FROM read_csv('/dev/stdin', columns = { 
  'day': 'DATE',
  'author': 'VARCHAR'
})
SELECT 
  author, 
  COUNT(*) AS n_commits
GROUP BY 1
ORDER BY 2 DESC
"

┌─────────────────────┬───────────┐
│       author        │ n_commits │
│       varchar       │   int64   │
├─────────────────────┼───────────┤
│ JJ Allaire          │     12302 │
│ Kevin Ushey         │      7196 │
│ Jonathan McPherson  │      5551 │
│ Gary Ritchie        │      2649 │
│ Gary                │      1863 │
│ Javier Luraschi     │      1848 │
│ Jonathan            │      1598 │
│ Joe Cheng           │      1568 │
│ Maria Semple        │       907 │
│ melissa-barca       │       698 │
│ Charles Teague      │       666 │
│ karl@rstudio.com    │       477 │
│ Matheus Tavares     │       299 │
│ Jackie Gutman       │       291 │
│ Tim Mok             │       288 │
│ Jeff Vroom          │       273 │
│ Karl Feinauer       │       270 │
│ Melissa Barca       │       240 │
│ Jacqueline Gutman   │       212 │
│ Romain François     │       186 │
│     ·               │         · │
│     ·               │         · │
│     ·               │         · │
│ Adam Majer          │         1 │
│ Jacob Munro         │         1 │
│ Tracy Teal          │         1 │
│ rhinopotamus        │         1 │
│ Christophe Dervieux │         1 │
│ XiangyunHuang       │         1 │
│ giuseppec           │         1 │
│ Jon Harker          │         1 │
│ Thomas Themel       │         1 │
│ Jari Karppinen      │         1 │
│ fishgal64           │         1 │
│ Fredric Johansson   │         1 │
│ AWS Admin           │         1 │
│ Gábor Csárdi        │         1 │
│ David               │         1 │
│ ej                  │         1 │
│ Carl A. B. Pearson  │         1 │
│ pjd                 │         1 │
│ Sainath Adapa       │         1 │
│ Christian Brueffer  │         1 │
├─────────────────────┴───────────┤
│ 195 rows (40 shown)   2 columns │
└─────────────────────────────────┘

By having this data in a SQL context, we can ask questions that require some wrangling or use of many tools in other contexts. Like, Who is the top author this month?

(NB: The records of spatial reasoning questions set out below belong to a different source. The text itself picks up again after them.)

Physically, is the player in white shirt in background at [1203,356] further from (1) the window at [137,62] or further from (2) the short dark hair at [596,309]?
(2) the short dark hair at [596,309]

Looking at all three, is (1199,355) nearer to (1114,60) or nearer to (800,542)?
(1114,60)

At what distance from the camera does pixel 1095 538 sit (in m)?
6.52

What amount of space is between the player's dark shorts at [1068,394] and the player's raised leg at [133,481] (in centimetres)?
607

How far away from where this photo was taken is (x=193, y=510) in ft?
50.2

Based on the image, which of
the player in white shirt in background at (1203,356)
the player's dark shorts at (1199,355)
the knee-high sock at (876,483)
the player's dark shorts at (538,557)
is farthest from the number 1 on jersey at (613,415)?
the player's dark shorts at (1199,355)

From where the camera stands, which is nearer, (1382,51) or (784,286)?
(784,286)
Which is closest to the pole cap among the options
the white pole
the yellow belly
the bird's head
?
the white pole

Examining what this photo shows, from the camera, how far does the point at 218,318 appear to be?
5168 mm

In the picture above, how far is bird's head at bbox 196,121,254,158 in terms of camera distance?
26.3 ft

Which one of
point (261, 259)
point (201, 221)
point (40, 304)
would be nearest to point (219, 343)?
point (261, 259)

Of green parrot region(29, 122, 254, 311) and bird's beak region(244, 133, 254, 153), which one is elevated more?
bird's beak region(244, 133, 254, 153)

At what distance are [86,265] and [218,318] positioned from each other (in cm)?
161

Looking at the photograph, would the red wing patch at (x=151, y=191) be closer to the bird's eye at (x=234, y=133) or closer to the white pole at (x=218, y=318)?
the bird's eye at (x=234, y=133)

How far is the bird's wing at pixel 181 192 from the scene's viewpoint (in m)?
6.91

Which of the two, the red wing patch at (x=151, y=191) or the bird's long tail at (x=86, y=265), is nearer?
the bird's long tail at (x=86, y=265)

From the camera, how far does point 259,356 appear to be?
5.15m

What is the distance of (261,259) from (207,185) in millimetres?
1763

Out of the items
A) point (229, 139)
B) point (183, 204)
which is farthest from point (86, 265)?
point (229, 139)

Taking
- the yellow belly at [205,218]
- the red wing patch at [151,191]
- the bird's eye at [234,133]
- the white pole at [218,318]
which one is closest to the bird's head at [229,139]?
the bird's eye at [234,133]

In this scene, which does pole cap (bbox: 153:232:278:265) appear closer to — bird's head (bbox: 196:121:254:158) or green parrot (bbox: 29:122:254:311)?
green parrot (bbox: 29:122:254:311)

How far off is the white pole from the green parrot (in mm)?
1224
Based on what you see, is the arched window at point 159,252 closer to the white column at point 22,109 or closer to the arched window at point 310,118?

cd ~/Development/clones/rstudio
git pull > /dev/null # get the latest commits
git log --pretty=format:%as,%an | \
  duckdb -markdown -c "
FROM read_csv('/dev/stdin', 
  auto_detect = false, 
  columns = { 
    'day': 'DATE',
    'author': 'VARCHAR'
  }
)
SELECT
  strftime(date_trunc('month', day), '%Y %B') AS month,  
  author,
  COUNT(*) AS n_commits_this_month
WHERE
  date_trunc('month', day) = date_trunc('month', now()::DATE)
GROUP BY 1, 2
ORDER BY 3 DESC
"

month	author	n_commits_this_month
2024 March	Kevin Ushey	50
2024 March	Gary Ritchie	41
2024 March	olivroy	16
2024 March	Zach Hannum	4
2024 March	GCRev	4
2024 March	Ashley Henry	4
2024 March	Graham Held	3
2024 March	Tim Mok	1
2024 March	Melissa Barca	1
2024 March	petetronic	1
2024 March	Mervin Fansler	1
2024 March	Pete	1
2024 March	Adam Foryś	1

Remember, you can always use tee to store a copy of the data you’re piping into DuckDB if you think you’ll need to reprocess it, especially if generating the CSV is resource intensive.